In jazz harmony, chromatic alteration is either the addition of notes not in the scale or expansion of a [chord] progression by adding extra non-diatonic chords. For example, "A C major scale with an added D♯ note, for instance, is a chromatically altered scale" while, "one bar of Cmaj7 moving to Fmaj7 in the next bar can be chromatically altered by adding the ii and V of Fmaj7 on the second two beats of bar" one. Techniques include the ii–V–I turnaround, as well as movement by half-step or minor third.

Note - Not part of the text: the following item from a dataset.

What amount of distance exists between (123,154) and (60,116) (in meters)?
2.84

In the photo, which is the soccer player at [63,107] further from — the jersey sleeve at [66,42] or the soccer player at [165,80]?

The five most common types of altered dominants are: V+, V7♯5 (both with raised fifths), V♭5, V7♭5 (both with lowered fifths), and Vø7 (with lowered fifth and third, the latter enharmonic to a raised ninth).
"Borrowing" of this type appears in music from the Renaissance music era and the Baroque music era (1600–1750)—such as with the use of the Picardy third, in which a piece in a minor key has a final or intermediate cadence in the tonic major chord. "Borrowing" is also common in 20th century popular music and rock music.
For example, in music in a major key, such as C major, composers and songwriters may use a B♭ major chord, that they "borrow" from the key of C minor (where it is the VII chord). Similarly, in music in a minor key, composers and songwriters often "borrow" chords from the tonic major. For example, pieces in C minor often use F major and G major (IV and V chords), which they "borrow" from C major.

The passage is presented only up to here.